Conheci Julia Pascali quando morava junto ao povo Nambiquara, lá pelos idos de 1985. Sua estada na aldeia resultou em Índio sabido sim, que conta histórias que viveu e ouviu junto ao povo Nambiquara entre os anos de 1985 e 1987. Júlia, que se diz aprendiz de Nambiquara, carrega em seu cesto-cargueiro uma influência oriental-indígena. Aprendeu durante sua caminhada que o imaterial é mais importante que o material – uma lição Nambiquara.
Dentre os escritos de Júlia, acha-se O aparecimento da escuridão, uma narrativa mítica que explica como surgiu a noite. O pajé, que por sua condição religiosa é proibido de manter relações extraconjugais, namorou duas mulheres. Em represália ao seu comportamento, a escuridão assolou por um ano a vida Nambiquara. Além disso, os artefatos indígenas transformaram-se em animais.

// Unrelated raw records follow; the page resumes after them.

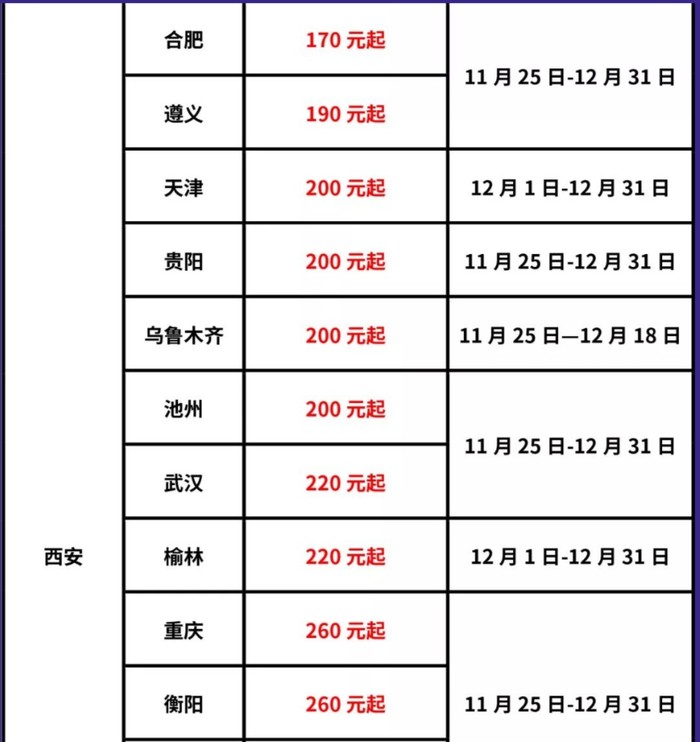 | 西安 | 合肥 | 170元起 | 11月25日-12月31日 |
|---|---|---|---|
|  | 遵义 | 190元起 |  |
|  | 天津 | 200元起 | 12月1日-12月31日 |
|  | 贵阳 | 200元起 | 11月25日-12月31日 |
|  | 乌鲁木齐 | 200元起 | 11月25日—12月18日 |
|  | 池州 | 200元起 | 11月25日-12月31日 |
|  | 武汉 | 220元起 |  |
|  | 榆林 | 220元起 | 12月1日-12月31日 |
|  | 重庆 | 260元起 | 11月25日-12月31日 |
|  | 衡阳 | 260元起 |  |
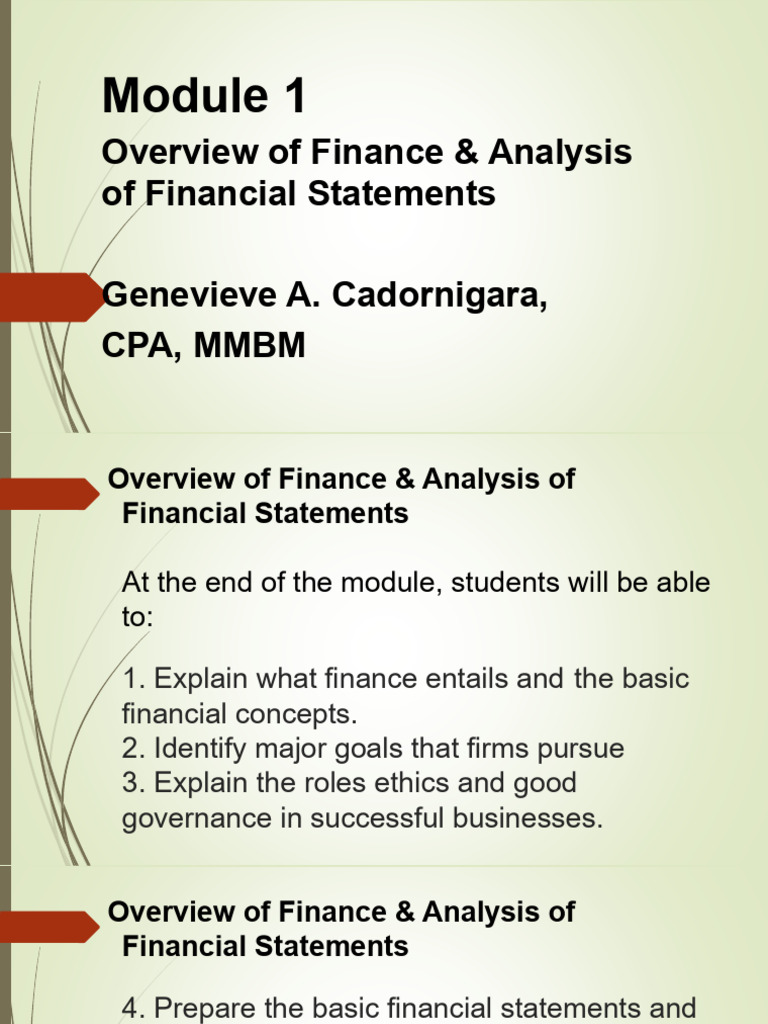 Module 1

Overview of Finance & Analysis of Financial Statements

Genevieve A. Cadornigara, CPA, MMBM

Overview of Finance & Analysis of Financial Statements

At the end of the module, students will be able to:

1. Explain what finance entails and the basic financial concepts.
2. Identify major goals that firms pursue
3. Explain the roles ethics and good governance in successful businesses.

Overview of Finance & Analysis of Financial Statements

4. Prepare the basic financial statements and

A capa do livro traz uma sequência de palitos de fósforos que parece estar em movimento, a lembrar das ondas migratórias de nossos antepassados que chegaram ao continente americano há 15.000 anos (ou 50.000, como sustenta Niède Guidon?). Não importa o tempo e sim a magia do movimento impresso que induz ao seminomadismo tão característico dos diversos grupos que compõem a sociedade Nambiquara, antes do advento do contato com os não indígenas. Agora o tempo importa: de grupos outrora seminômades passaram a ser sedentários, confinados em reservas para usufruir de parcas benesses ofertadas por políticas públicas descompassadas das reais necessidades indígenas.